• Water projects remain Napier’s number one priority for community and Council

Water projects remain Napier’s number one priority for community and Council

The majority of submitters to Napier City Council’s draft Long Term Plan (LTP) for 2021-2031 back the Council’s plans to push on with water supply projects and upgrades now.

Just over three-quarters of submitters supported working on water projects now, which would enable Napier to meet new national drinking water standards within five years and potentially move to a chlorine-free network in the long term.

“Every dollar we invest in three waters infrastructure won’t go to waste. We will be carrying out a significant amount of work to make our drinking water network resilient in the long term with the immediate focus being fixing dirty water issues while ensuring everything we’re doing is moving towards chlorine-free if we and the community eventually decide that is where we want to go,” says Napier Mayor Kirsten Wise.

The eight projects that were part of the consultation for the proposed LTP generated a good community response. There were 710 submissions in total, and more than 60 submitters chose to speak directly to Council, which held its hearing at Pettigrew Green Arena this week.

The community supported the proposal to look further into street management and safety, including an ambassador programme to complement current community safety initiatives. Continuing to operate the Faraday Centre while Council pondered its future involvement was also supported, as well as funding the community housing shortfall with a loan.

Council is reviewing its long term options for providing affordable housing. Developing the proposed community centre in Maraenui, Te Pihinga received good support from submitters. The Ahuriri Regional Park development and traffic safety plans were also positively received.

“I am heartened by the response from the community, their willingness to express their concerns for the environment, for public safety, and for taking the time to let us know how much they value facilities such as the Faraday Centre.
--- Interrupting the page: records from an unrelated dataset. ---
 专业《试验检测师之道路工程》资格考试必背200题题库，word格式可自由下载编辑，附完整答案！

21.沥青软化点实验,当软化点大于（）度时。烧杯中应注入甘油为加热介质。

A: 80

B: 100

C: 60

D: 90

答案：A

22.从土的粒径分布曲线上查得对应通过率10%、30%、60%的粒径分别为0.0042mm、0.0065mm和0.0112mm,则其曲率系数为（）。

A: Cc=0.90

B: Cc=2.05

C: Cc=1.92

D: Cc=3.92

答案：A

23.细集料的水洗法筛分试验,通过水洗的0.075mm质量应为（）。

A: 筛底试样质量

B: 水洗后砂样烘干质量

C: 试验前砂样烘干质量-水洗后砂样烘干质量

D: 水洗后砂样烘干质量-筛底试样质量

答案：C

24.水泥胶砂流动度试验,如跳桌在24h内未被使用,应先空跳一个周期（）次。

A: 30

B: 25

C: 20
We have plenty of work to do on top of our planned programme of three waters infrastructure upgrades,” said Chief Executive Steph Rotarangi.

During its deliberations, Council also discussed the importance of climate change adaptation.

Following the final audit process, the final Long Term Plan will come back before Council on June 30 to be adopted.

The recommendations from the Rates Remission, Revenue and Financing, Rating, and Financial Contributions Policies hearing held last week will also be brought back to Council on 30 June.